Le président de la FIA, S.E. Mohammed Ben Sulayem, a déclaré : « Il s’agit d’une étape véritablement historique pour le sport automobile, qui démontre comment l’innovation, la performance, la vitesse et la durabilité peuvent aller de pair. Le sport automobile a toujours été un catalyseur du progrès technologique, repoussant les limites du possible. Ce nouveau record de vitesse sur terre s’inscrit dans cette tradition et met en avant le potentiel de la combustion de l’hydrogène pour l’avenir de la mobilité durable. »
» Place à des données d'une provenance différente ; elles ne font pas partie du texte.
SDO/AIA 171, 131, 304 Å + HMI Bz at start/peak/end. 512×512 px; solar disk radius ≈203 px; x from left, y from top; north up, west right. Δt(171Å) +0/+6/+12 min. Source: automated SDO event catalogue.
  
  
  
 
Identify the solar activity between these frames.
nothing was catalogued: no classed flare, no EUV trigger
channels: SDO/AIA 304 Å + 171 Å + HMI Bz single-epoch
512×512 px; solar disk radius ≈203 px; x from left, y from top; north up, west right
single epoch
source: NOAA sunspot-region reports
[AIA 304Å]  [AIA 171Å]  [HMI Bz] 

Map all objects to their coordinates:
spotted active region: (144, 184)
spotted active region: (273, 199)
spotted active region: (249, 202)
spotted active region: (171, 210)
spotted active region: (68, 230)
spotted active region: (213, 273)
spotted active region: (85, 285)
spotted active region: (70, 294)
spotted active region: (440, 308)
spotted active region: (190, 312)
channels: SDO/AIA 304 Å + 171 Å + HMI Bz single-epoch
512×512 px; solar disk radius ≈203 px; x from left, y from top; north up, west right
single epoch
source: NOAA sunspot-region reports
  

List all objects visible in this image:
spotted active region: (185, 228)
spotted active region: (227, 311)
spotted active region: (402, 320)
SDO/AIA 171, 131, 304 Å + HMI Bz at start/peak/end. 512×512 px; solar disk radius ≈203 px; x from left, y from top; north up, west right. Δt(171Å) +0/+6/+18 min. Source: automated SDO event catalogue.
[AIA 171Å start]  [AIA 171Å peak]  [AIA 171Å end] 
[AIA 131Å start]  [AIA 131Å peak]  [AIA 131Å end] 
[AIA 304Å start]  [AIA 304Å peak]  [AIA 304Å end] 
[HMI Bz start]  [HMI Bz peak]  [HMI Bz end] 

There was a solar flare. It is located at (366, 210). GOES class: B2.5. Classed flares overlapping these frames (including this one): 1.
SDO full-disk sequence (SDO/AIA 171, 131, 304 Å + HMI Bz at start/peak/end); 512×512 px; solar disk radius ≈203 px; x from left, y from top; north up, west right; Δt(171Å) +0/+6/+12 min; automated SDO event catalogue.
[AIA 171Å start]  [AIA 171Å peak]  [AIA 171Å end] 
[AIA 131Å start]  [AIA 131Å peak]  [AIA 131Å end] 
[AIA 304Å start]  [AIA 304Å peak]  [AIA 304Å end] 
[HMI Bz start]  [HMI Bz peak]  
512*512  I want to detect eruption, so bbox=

La semaine dernière, le JCB Hydromax avait franchi la barre des 592.79 km/h (368,347 mph) lors de la plus grande compétition mondiale de vitesse sur terre, dans le cadre de la célèbre « Bonneville Speed Week » organisée par la Southern California Timing Association (SCTA). Un nouveau record SCTA dans la catégorie « Blown Gas Streamliner » a ainsi été atteint à 592.79 km/h (368,347 mph), ce qui constitue une étape majeure dans le programme de développement du véhicule.
Ce record intervient à la veille de l’inauguration de la nouvelle usine de JCB, d’une valeur de 500 millions de dollars, à San Antonio, au Texas, qui emploiera 1 500 personnes à la fabrication des machines destinées au marché américain.
JCB repousse depuis longtemps les limites de la vitesse avec le succès du JCB Dieselmax, puis du Fastrac JCB qui est devenu le tracteur le plus rapide du monde en 2019 avec une vitesse de 217.56km/h (135,191 mph), tandis qu’en 2014, le JCB GT a établi le record du monde de la chargeuse-pelleteuse la plus rapide à 116.82km/h (72,58 mph).